In Asia Monday, Tokyo's Nikkei 225 index lost 3.9%. Shares of Sony Corp. fell 2.1%, ending closer to a 52-week low they had set in August. Last year's high-flyer Nintendo was hurt more, falling 4% to 53,100 yen.

The global market panic also spread to Canada, where the Toronto Stock Exchange suffered one of its biggest one-day losses.

Among the most active media stocks to take a pounding was cable and wireless phone giant Rogers Communications, which fell 2.7% to CAN$37.76 ($36.75), while fellow cable giant Shaw Communications was off 5.6% to CAN$18.59 ($18). Both are seen by analysts to be vulnerable to a consumer downturn.

Canadian broadcasters were also hammered Monday given their dependency on ad revenue, which is generally dragged down in a sluggish economy. Shares in CanWest Global fell 4% to CAN$5.75 ($5.50), while Quebecor, the Quebec cable and broadcast giant, saw its stock slip 5% to CAN$30.60 ($29.60).
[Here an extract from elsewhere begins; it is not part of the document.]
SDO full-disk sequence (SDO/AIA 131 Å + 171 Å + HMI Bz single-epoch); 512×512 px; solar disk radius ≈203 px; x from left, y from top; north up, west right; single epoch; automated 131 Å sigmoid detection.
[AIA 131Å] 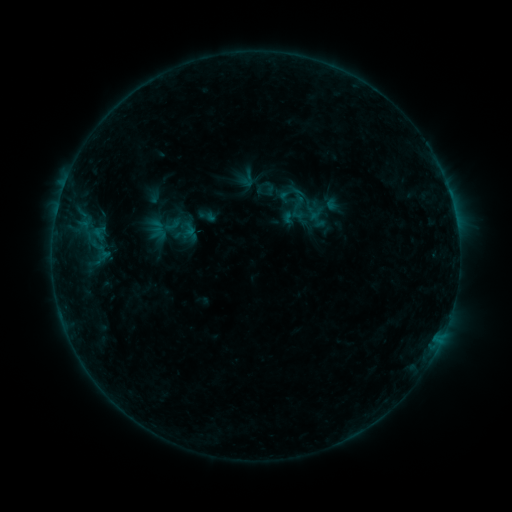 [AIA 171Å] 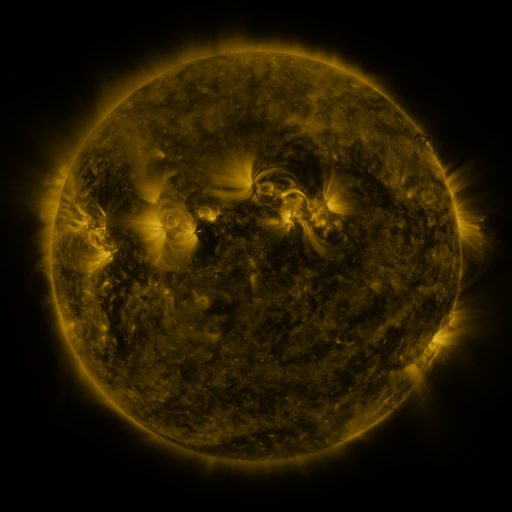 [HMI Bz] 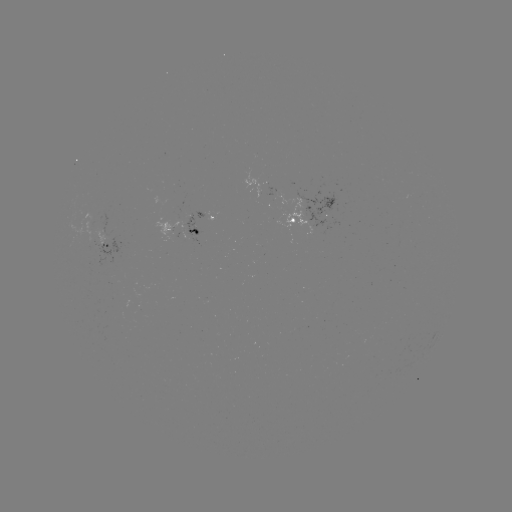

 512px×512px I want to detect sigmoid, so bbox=[90, 224, 108, 242].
Canadian exhibitors caught in the market downdraft included giant screen pioneer Imax as its shares fell 13.3%.

The bloodletting of stock exchanges around the world seemed to give investors the answer to a question that business and political leaders at the annual World Economic Forum in Davos will discuss on Wednesday in a panel entitled: "If America sneezes, does the world still catch a cold?"

In Europe, market observers reported increased worries about the health of the continent's economies. Experts have said the U.S. recession and the strong euro will likely hurt exports from Europe and corporate earnings, adding to such woes as the long-running credit crunch and concerns about higher risk of corporate defaults.

In the U.S., Goldman Sachs and other key Wall Street players have predicted a recession to occur this year, but some have so far suggested it may be a fairly slight and short one, a notion that may be too optimistic, several experts said in a Wall Street Journal report Monday.

For the economy to be formally designated as in recession, it must bring in six consecutive months of declines in economic activity, according to the National Bureau of Economic Research.

Some media analysts have in recent days pointed to the second-half 2007 bashing that many sector stocks experienced as a possible sign that a U.S. recession was coming as they are usually seen as moving down or up ahead of a formal recession or expansion.

In the U.S., Wall Street observers are now hoping for the Federal Reserve to cut interest rates in its Jan. 29 and 30 meeting. A $150 billion economic stimulus package proposed last week by the White House alone seemed unable to allay investor fears given Monday's market mayhem.

Mimi Turner in London and Etan Vlessing in Toronto contributed to this report.